Taxonomy Parameters

1. Main structural system
RM

- Buildings constructed of masonry walls which are reinforced with steel bars
- Type and density of reinforcement affects seismic performance
- Masonry units are hollow concrete blocks
- Walls are generally 140 to 170 mm thick

2. Height range
LR (1)

Single story

3. Seismic design level
HD

- Very good construction quality and workmanship
- Several seismic enhancement measures
- Building designed for a high seismic hazard zone
- Non-structural elements are designed to withstand lateral loads

4. Diaphragm type
FD

- Roof/floor with insufficient in-plane stiffness
- Poor connection of the roof/floor to the lateral load resisting system

5. Structural irregularity
NI

- Regular in plan and elevation

6. Wall panel length
LP

- Wall length is more than 12 times the wall thickness

7. Wall openings
LO

- Opening width in a wall between two consecutive cross walls is more than or equal to 0.35 times (0.25 times) the wall length in single-story (multi-story) building

8. Foundation type
RF

- Prevents large foundation deformations and anticipated failures

9. Seismic pounding risk
NP

- Seismic gap between buildings at least 4% of the height of the shorter building where the expected collision occurs

10. Effective seismic retrofitting
OS

- Original structure, which undertook or not minor non-structural improvements and/or maintenance

11. Structural health condition
GC

- Building structure is in overall good condition

12. Non-structural components
NN

- Building does not have non-structural components that can produce human casualties and economic losses such as: parapets, ceilings, tiles, pipes, infill, etc.

Failure Modes

Corner Failure

Corner failure mainly occur in heavy stone masonry walls.

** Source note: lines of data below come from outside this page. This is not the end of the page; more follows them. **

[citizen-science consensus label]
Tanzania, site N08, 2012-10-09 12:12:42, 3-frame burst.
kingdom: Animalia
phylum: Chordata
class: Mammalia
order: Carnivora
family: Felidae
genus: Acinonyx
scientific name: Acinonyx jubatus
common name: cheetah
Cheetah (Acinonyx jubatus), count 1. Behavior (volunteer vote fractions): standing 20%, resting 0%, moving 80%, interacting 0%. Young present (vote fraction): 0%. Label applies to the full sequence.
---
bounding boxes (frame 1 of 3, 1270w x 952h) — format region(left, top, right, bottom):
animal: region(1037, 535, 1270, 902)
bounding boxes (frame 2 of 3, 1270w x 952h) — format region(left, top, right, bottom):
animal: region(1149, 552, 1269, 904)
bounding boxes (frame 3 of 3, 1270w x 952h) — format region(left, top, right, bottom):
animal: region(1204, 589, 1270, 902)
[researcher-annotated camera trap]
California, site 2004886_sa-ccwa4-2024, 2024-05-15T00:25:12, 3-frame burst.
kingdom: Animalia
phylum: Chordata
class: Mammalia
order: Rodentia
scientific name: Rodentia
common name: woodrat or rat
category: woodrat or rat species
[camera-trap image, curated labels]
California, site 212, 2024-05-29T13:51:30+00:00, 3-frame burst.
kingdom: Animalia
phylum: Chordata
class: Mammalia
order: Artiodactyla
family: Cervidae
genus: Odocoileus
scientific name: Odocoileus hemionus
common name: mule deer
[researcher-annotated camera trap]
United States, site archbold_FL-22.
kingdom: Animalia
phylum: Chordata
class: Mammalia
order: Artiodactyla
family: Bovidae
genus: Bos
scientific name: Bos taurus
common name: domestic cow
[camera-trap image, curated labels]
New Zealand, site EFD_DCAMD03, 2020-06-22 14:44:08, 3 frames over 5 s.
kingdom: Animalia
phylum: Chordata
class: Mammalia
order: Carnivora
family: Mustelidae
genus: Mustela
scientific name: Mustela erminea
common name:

The corners are pushed out and subjected to partial collapse. Cause of this failure mode are poorly interlocking of the wall and mortar with poor quality. 

Non-Structural Failure

Overturning or damage of non-structural components (e.g. parapets, chimneys, etc.) due to lack of adequate anchorage/confinement. 

Diaphragm Failure

Collapse or failure of floor/roof. Possible causes include inadequate connection of floor/roof to the lateral resisting system (e.g. walls, frames), insufficient in-plane stiffness (e.g. unbraced timber/steel trusses) of the floor/roof, etc. 

In Plane – Combined Shear/Flexural Failure

Walls are divided into piers (i.e. vertical elements) and spandrels (i.e. horizontal elements) by openings (i.e. windows and doors) in the wall. This failure mode is a combination of shear, flexural rocking, and shear sliding failure. 

In Plane – Flexural Rocking Failure

Walls are divided into piers (i.e. vertical elements) & spandrels (i.e. horizontal elements) by openings (i.e. windows and doors) in the wall. Flexural rocking usually occurs when material shear capacity is high, piers are slender, and compressive stress is low in the wall. Flexural cracking develops at the heel of the pier, leading to rotating behavior of the wall about the toe. 

In Plane – Shear Failure

Walls are divided into piers (i.e. vertical elements) and spandrels (i.e. horizontal elements) by openings (i.e. windows and doors) in the wall. Diagonal cracking can develop in piers with relatively small aspect ratio (i.e. effective height by width ratio), leading to degraded strength of and potential shear sliding resulted offsets and overturn of the wall. 

In Plane – Shear Sliding

Walls are divided into piers (i.e. vertical elements) and spandrels (i.e. horizontal elements) by openings (i.e. windows and doors) in the wall. When pointing mortar fails under shear, horizontal or stair-stepped diagonal cracks are generated, which allow sliding to occur. This may lead to potential offsets and overturn of the wall. 

Out of Plane Failure

Overturning of masonry walls leading to partial or full collapse of the wall, which may have combined tension failure of in-plane pier portions of perpendicular walls. Possible causes are lack of structural integrity to achieve box-like behavior (e.g. no band beams, flexible diaphragms, etc.), and/or mortar has poor cohesion and tension capacity.